(Excerpt from a dataset)
+ + + + + + +
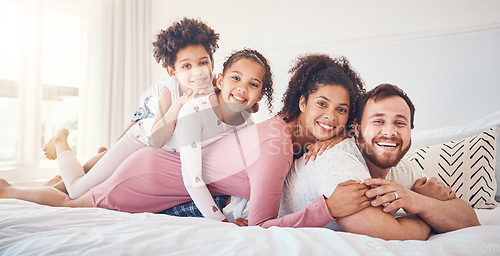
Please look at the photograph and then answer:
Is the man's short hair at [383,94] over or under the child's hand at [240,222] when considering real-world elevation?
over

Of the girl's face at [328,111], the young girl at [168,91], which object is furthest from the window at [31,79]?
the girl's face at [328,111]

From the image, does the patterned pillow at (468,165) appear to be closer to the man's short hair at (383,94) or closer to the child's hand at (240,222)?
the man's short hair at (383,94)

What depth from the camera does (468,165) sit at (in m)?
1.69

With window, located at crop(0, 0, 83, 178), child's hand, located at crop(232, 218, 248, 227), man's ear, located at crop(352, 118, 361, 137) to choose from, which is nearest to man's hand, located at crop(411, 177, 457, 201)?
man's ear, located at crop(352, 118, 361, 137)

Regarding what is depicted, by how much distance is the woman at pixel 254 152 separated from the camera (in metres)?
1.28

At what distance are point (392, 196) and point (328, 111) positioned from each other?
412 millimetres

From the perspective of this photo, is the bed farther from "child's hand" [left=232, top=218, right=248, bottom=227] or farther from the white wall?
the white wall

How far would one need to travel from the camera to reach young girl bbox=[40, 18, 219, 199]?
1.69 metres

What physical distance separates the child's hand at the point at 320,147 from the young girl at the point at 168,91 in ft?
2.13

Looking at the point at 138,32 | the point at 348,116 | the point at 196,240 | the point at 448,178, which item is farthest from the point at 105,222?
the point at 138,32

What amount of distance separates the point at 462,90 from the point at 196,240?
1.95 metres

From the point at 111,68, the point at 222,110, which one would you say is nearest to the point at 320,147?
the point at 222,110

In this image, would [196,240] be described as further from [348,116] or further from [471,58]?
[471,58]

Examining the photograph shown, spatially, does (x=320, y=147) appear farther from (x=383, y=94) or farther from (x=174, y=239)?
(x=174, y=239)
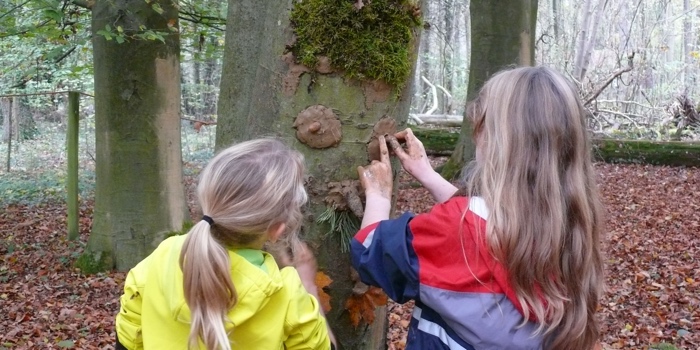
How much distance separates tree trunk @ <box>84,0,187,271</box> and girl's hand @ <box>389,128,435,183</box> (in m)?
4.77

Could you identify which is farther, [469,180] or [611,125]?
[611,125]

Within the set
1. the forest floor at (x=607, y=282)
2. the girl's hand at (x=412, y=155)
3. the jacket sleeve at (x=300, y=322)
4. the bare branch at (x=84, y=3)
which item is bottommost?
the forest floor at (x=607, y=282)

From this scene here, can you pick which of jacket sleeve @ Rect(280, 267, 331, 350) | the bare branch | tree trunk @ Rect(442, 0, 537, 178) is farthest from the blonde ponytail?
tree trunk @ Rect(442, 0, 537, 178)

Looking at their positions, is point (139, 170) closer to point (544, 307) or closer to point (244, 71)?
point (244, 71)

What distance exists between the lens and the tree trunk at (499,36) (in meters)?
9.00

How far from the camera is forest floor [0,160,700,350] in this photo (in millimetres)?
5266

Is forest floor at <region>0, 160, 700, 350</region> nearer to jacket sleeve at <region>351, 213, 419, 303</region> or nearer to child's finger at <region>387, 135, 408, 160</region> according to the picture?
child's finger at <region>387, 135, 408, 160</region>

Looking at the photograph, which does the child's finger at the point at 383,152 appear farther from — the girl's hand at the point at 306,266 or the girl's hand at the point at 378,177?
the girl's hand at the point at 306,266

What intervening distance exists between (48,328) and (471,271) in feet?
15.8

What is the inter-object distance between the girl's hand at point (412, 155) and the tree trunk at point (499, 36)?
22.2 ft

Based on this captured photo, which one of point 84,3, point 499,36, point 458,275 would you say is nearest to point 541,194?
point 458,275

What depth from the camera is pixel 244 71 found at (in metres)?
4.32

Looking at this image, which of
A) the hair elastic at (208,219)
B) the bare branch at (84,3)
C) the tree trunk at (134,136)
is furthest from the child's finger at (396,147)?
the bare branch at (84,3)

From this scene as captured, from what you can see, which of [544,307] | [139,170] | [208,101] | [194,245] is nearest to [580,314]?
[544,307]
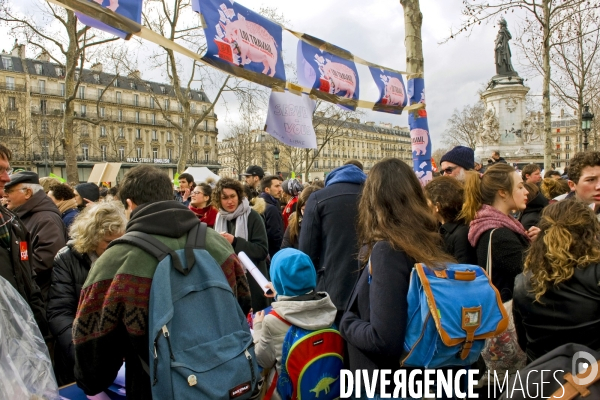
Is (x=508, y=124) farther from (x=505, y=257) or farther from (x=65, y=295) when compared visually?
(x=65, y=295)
+ + + + + + +
Give the stretch from the start of the rows through the line that contains "1.69 metres" as a Markdown table with the columns No. and Line, numbering each line and leaving out blank lines and pictures.

**RESULT FOR THIS EXERCISE**.
| No. | Line |
|---|---|
| 1 | Please look at the photograph and then answer: |
| 2 | Is the man's short hair at [383,94] over or under the child's hand at [240,222] when considering real-world elevation? |
| 3 | over |
| 4 | Of the girl's face at [328,111], the young girl at [168,91], which object is furthest from the window at [31,79]? |
| 5 | the girl's face at [328,111] |
| 6 | From the image, does the patterned pillow at (468,165) appear to be closer to the man's short hair at (383,94) or closer to the child's hand at (240,222)? |
| 7 | the man's short hair at (383,94) |
| 8 | What depth from the camera does (468,165) sit at (in m)? |
| 9 | 1.69 |
| 10 | With window, located at crop(0, 0, 83, 178), child's hand, located at crop(232, 218, 248, 227), man's ear, located at crop(352, 118, 361, 137) to choose from, which is nearest to man's hand, located at crop(411, 177, 457, 201)? |
| 11 | man's ear, located at crop(352, 118, 361, 137) |
| 12 | Regarding what is depicted, by how much distance is the woman at pixel 254 152 separated from the camera (in metres)? |
| 13 | 1.28 |
| 14 | At what distance are point (392, 196) and point (328, 111) positioned from each other? |
| 15 | 412 millimetres |
| 16 | From the perspective of this photo, is the bed farther from "child's hand" [left=232, top=218, right=248, bottom=227] or farther from the white wall? |
| 17 | the white wall |
| 18 | How far would one need to travel from the camera to reach young girl bbox=[40, 18, 219, 199]? |
| 19 | 1.69 metres |